▶ What you need to do
In the baked ziti post below, what did the cook use in place of the usual ricotta cheese? Please answer in a few words.

▶ Text passage

+-------+

Ziti Fake

After several days of patient cravings to go out for some baked ziti, Julia's sister Erica finally got her wish. Sort of. I offered to make her some homemade baked ziti for dinner. And with that, whether she knew it or not, came the possibility of all sorts of healthy twists that could have or could have not ruined the impetus for her hankering. Fortunately for her, there were only a few healthy tweaks, and from the ensuing hearty portions that were eaten by the whole family that night when it and arugula salad were served, I could hardly say it disappointed.

Naturally the first place to start with baked ziti is well, ziti. Round tubular pasta. Of course I wanted fiber-rich, whole grain pasta so my choices were limited, and I grabbed penne, which is similar enough to ziti. I wanted Ronzoni pasta but my stupid grocery store was out of it, so I settled for the whole wheat pasta that actually looks like it is whole wheat. I knew this would be a strike against me with Erica, but I continued the mission.

After boiling the pasta until finished al dente with a little kosher salt, I drained the pasta except for a tiny bit of pasta water and put the pasta back in the pot. I then added marinara sauce and nonfat Greek yogurt. I replaced the typical ricotta cheese with Greek yogurt and then lightened it further by using the nonfat variety. Also, by using a basic marinara/tomato sauce with no oil, it was a fat free combination for the penne's sauce. For reference, I used two bags of penne with one jar of marinara and about three quarters of a tub of Greek yogurt. The sauce came out pink and creamy and coated the pasta well.

While the pasta had been cooking I had shaved one large ball of fresh mozzarella in my spiffy new electric food slicer from Julia. It was awesome since I was able to make nearly paper thin slices even with such a soft cheese as fresh mozzarella.

I put a little less than half the pasta mixture into a nonfat sprayed glass baking dish and then a layer of fresh mozzarella slices. I added the rest of the pasta and sauce on top, just filling the dish, and then added a more generous layer of the shaved mozzarella slices on top. I sprinkled a little orange cheddar I had left over on top, for some color, and sprinkled a little salt and pepper to finish. I stuck the whole kit and caboodle in a 350 degree oven for 25 minutes at which point it was done perfect – crispy and golden on top, moist and gooey and flavorful beneath.

So with the fresh mozzarella having less fat than many other cheeses, the pasta sauce being creamy despite having no fat, and the whole thing being made with whole wheat pasta, I can't say I did too poorly on the health aspect considering what baked ziti usually contains. I call it ziti light, with all the same baked ziti goodness. And who could complain about that? No one – and that was the point.

+-------+

▶ Record extracts
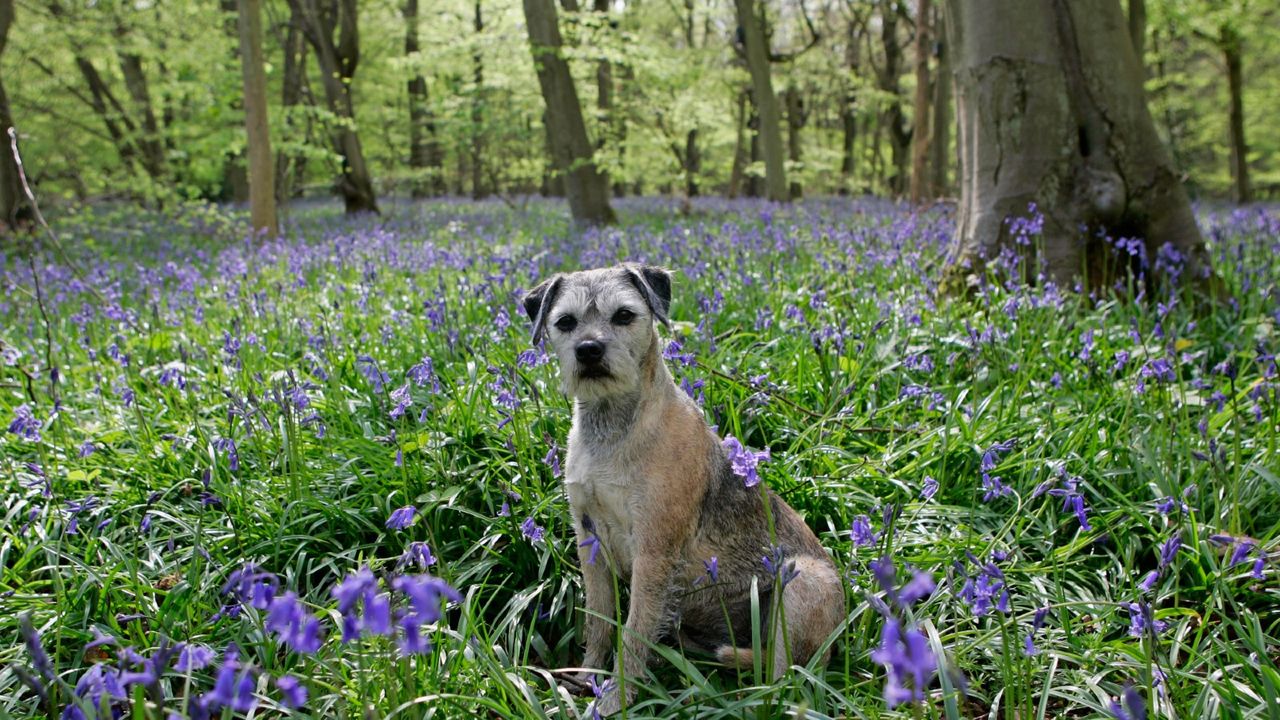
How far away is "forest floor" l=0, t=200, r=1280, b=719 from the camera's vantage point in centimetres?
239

+-------+

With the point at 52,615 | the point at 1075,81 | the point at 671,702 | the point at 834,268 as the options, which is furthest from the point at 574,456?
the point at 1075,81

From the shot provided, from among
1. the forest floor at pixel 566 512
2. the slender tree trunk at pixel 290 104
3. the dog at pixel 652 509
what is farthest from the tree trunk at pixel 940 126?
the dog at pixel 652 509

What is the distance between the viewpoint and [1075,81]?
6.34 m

+-------+

▶ Answer to this task
Nonfat Greek yogurt